- The problem: Take the article about Scotty's Castle further, starting after its last sentence.

DEBUNKING VEGAS MYTHS: A Castle Built by a Person Named Scotty with His Gold Wealth


Published on: December 16, 2024, 08:12h.

Last updated on: December 15, 2024, 01:39h.

In the desert three hours northwest of Las Vegas stands a castle built by 1920s gold baron Walter Scott atop the gold mine that funded it. Except that nearly every word you just read is a lie.

Scotty’s Castle, officially called Death Valley Ranch, is now part of Death Valley National Park. (Image: Library of Congress)

Death Valley Ranch, almost universally called “Scotty’s Castle,” was built by Albert Johnson, a millionaire insurance broker from Chicago.

Albert Johnson poses with his buddy and hoaxer, Walter Scott, on the grounds of Scotty’s Castle in the late 1920s. (Image: Google Arts & Culture)

But you can be forgiven for believing the lie, because it was perpetuated by both Scott and Johnson themselves.

Scott, a horseman from Kentucky who once worked as a rough rider in Buffalo Bill’s Wild West show, was good at many things.

Lying like a dog was one of them.

Historian Richard Lingenfelter once described Scott as “a conscienceless con man, an almost pathological liar and a charismatic bullslinger” who was “willing to say or do anything for one more moment in the limelight.”

In fact, the only reason Johnson built “Scotty’s Castle” in the first place was because Scott had lied to him, convincing him to buy 1,500 acres in the middle of the hottest place on Earth based on false promises of a mine on the property that overflowed with gold.

By the way, it’s also not a castle — just a nice Spanish Colonial Revival villa with a couple of turrets.

Once Johnson and his wife, Bessie, got to Death Valley and realized they were duped, she made the best of the situation. Albert had health problems, stemming from an 1899 train accident, that Bessie felt the desert air would help anyway.

So she convinced him to use their virtually worthless new land to build a dream winter getaway.

Scotty’s Castle is shown during its construction in 1927. (Image: National Park Service)

In 1922, they started out with a horse ranch, with living quarters for the couple and the 30 people (mostly Shoshone Indians) they hired to construct and run it. And even then, it drew national attention for its opulence.

The March 1926 issue of Sunset magazine noted that “Scotty is building a plant to generate electricity by the use of power that comes from spring water flowing from higher ground.”

That wasn’t a typo you just read. Though initially pissed about being had, Johnson remained fascinated by the colorful Scott and forgave him. When the magazine’s reporter called, the reconciled buddies convinced him that Scott was the owner and builder, while Johnson described himself as “only [Scott’s] banker.”

Collected data entries
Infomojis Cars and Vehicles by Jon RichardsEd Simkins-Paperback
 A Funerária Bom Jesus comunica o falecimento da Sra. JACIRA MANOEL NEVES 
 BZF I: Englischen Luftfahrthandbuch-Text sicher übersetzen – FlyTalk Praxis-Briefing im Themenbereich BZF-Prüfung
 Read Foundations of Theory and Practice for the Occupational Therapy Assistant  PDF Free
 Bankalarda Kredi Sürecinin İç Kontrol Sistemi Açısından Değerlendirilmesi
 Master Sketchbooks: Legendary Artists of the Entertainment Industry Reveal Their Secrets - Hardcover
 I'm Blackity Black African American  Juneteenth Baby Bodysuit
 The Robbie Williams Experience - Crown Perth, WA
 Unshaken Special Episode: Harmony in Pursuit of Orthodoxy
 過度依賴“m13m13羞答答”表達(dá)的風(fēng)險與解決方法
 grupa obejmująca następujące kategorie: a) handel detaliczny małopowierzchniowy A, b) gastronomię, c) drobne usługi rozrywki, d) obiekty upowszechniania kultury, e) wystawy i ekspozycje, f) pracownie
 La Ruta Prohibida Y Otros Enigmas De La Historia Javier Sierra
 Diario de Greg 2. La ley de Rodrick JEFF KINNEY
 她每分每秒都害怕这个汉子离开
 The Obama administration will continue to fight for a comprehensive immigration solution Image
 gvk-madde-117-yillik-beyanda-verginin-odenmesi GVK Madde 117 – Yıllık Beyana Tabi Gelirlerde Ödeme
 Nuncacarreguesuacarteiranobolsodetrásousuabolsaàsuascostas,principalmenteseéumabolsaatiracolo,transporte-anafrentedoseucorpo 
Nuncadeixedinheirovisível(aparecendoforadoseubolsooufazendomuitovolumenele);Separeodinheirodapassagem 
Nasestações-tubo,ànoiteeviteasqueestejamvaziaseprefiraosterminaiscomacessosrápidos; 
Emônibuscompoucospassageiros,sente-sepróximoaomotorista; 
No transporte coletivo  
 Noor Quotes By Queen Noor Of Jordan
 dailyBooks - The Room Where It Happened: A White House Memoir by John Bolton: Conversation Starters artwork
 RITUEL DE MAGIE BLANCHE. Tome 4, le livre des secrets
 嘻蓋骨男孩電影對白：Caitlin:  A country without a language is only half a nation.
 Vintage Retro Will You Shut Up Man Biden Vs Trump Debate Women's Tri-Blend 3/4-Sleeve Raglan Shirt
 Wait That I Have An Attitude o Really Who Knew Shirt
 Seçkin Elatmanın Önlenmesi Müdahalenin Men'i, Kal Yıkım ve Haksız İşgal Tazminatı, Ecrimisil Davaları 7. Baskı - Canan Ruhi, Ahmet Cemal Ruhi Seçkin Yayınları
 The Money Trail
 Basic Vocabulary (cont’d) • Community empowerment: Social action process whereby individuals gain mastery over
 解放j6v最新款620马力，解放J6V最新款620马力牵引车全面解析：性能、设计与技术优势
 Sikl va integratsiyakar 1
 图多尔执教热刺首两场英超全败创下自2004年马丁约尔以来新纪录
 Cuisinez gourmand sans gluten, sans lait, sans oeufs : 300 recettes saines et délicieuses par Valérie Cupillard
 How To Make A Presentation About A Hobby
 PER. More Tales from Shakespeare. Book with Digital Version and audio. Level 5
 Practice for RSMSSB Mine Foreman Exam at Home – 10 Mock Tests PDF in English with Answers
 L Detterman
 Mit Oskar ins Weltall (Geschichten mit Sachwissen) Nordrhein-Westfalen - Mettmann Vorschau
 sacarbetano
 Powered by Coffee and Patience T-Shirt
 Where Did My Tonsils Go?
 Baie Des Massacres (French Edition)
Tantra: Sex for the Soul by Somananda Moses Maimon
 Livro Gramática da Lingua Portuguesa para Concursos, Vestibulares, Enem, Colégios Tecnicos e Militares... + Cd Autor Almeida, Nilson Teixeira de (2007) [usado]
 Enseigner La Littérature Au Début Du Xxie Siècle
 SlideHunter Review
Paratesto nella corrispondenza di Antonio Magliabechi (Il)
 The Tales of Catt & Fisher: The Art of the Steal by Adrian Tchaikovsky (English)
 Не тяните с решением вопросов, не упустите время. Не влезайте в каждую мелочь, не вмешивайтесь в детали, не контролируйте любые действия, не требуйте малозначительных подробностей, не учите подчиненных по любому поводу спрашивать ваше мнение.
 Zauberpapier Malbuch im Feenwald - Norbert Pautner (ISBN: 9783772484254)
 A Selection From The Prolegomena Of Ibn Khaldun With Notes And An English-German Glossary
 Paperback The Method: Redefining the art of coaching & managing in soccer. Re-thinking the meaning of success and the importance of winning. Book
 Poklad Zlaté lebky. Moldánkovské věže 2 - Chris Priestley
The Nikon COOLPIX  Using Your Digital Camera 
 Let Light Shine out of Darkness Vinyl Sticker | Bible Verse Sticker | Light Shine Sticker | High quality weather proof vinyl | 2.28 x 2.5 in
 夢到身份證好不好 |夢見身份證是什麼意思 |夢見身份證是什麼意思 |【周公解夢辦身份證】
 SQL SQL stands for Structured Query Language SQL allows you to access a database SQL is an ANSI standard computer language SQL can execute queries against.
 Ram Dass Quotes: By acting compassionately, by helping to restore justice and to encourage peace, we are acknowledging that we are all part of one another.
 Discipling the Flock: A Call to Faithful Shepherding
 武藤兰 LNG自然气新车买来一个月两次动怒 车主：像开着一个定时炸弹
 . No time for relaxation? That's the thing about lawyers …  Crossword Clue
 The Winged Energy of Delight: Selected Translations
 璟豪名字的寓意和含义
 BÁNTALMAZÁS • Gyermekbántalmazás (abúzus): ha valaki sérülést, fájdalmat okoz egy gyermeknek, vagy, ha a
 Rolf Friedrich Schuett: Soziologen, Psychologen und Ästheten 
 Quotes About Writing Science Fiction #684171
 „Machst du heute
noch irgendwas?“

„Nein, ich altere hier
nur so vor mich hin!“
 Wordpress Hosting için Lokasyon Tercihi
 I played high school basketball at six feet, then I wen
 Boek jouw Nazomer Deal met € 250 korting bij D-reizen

- Result below:
The ruse fulfilled both Scott’s need for attention and Johnson’s desire for privacy, and is how the legend of “Scotty’s Castle” was born.

In 1926, the Johnsons decided to upgrade to the $1.4 million mansion ($18.7 million today) that still occupies the land today.

Castle Falls

But the stock market crash of 1929 had other plans. It robbed almost all millionaires, including Johnson, of around half their wealth overnight. Johnson’s insurance company, National Life, went bankrupt the following year.

Though construction on the mansion was already finished, several other structures in various stages of completion were abandoned, including a lavish pool. (The tiles intended for it are still stacked in tunnels beneath the castle.)

Walter Scott, center, poses with Bessie and Albert Johnson in the Great Room inside Scotty’s Castle in the late 1920s. This room, shown below today, is where Scott entertained the couple’s high-society dinner guests with tales of his days in Buffalo Bill’s Wild West Show and of his many fictitious gold strikes. (Images: Google Arts & Culture)

Something almost just as bad happened to the Johnsons three years later. That’s when President  Herbert Hoover dedicated 2 million acres of government land to create Death Valley National Park, and the Johnsons discovered that this land included their own.

This was one of the only bad things that happened to the Johnsons in Death Valley that they couldn’t blame on Scott — at least not directly. The initial land survey conducted in the late 1800s turned out to be inaccurate. The Johnsons’  property started 6 miles farther up Grapevine Canyon.

While the Johnsons negotiated with Uncle Sam, Scott convinced them to rent out the rooms in their mansion to visitors, for as long as they could get away with it — a subject in which Scott was something of a Rhodes scholar.

Bittersweet Victory

In August 1935, the Johnsons finally got some good news. President Franklin Roosevelt signed a bill allowing them to officially buy all the land they thought they had already purchased. And they did, for $1,900 ($43,500 today).

But by then, however, they had retired to Hollywood, visiting Death Valley only occasionally. After Bessie died in a 1943 car accident, Albert stopped coming altogether. In failing health, he created a charity in 1947, leaving his property to the Gospel Foundation in his will. He died a year later.

Scott’s cryptic headstone reads: “I got four things I live by: Don’t say nothing that will hurt anybody. Don’t give advice — nobody will take it anyway. Don’t complain. Don’t explain.” Funnily enough, Scotty broke all four of these rules almost every day. (Image: Wikimapia)

Another provision in Johnson’s will stipulated that Scott be allowed to reside in “his” castle for the rest of his days. When he died in 1954, “Death Valley Scotty” was buried on a hill overlooking the estate.

In 1970, the National Park Service purchased it for $850K from the foundation.

Scotty’s Castle remained the top tourist destination in Death Valley National Park for decades. But an October 2015 flood necessitated the closure of all roads leading to it. Then, in 2021, a fire destroyed the visitor center.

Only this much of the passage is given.